In this work we observe a tight connection between three topics: $NC^0$ cryptography, $NC^0$ range avoidance, and static data structure lower bounds. Using this connection, we leverage techniques from the cryptanalysis of $NC^0$ PRGs to prove state-of-the-art results in the latter two subjects. Our main result is a quadratic improvement to the best known static data structure lower bounds, breaking a barrier which has stood for several decades. Prior to our work, the best known lower bound for any explicit problem with $M$ inputs and $N$ queries was $S \geq N^{\frac{1}{t}} (\log M)^{1-\frac{1}{t}}$ for any setting of the word length $w$ (where $S=$ space and $t=$ time) (Siegel ‘89). We prove, for the same class of explicit problems considered by Siegel, a quadratically stronger lower bound of the form $S \geq \tilde{\Omega}\Bigl( N^{\frac{2}{t}} \cdot (\log M)^{1-\frac{2}{t}} \cdot 2^{-O(w)} \Bigr)$ for all even $t>0$. Second, for the restricted class of nonadaptive bit probe data structures, we improve on this lower bound polynomially: for all odd constants $t>1$ we give an explicit problem with $N$ queries and $M \leq N^{O(1)}$ inputs and prove a lower bound $S \geq \Omega(N^{\frac{2}{t} + \epsilon_t})$ for some constant $\epsilon_t > 0$. Our results build off of an exciting body of work on refuting semi-random CSPs.

We then utilize our explicit cell probe lower bounds to obtain the best known unconditional algorithms for $NC^0$ range avoidance: we can solve any instance with stretch $n \mapsto m$ in polynomial time once $m >> n^{\frac{t}{2}}$ when $t$ is even; with the aid of an $NP$ oracle we can solve any instance with $m > n^{\frac{t}{2} - \epsilon_t}$ for $\epsilon_t>0$ when $t$ is odd.
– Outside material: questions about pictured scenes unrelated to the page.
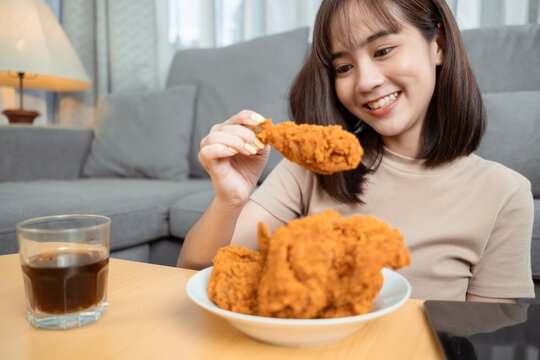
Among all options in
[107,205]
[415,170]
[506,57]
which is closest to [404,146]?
[415,170]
Finally, using our main correspondence we establish novel barrier results for obtaining significant improvements to our cell probe lower bounds: (i) near-optimal space lower bounds for an explicit problem with $t=4, w=1$ implies $EXP^{NP} \not\subseteq NC^1$; (ii) under the widely-believed assumption that polynomial-stretch $NC^0$ PRGs exist, there is no natural proof of a lower bound of the form $S \geq N^{\Omega(1)}$ when $t = \omega(1)$, $w=1$.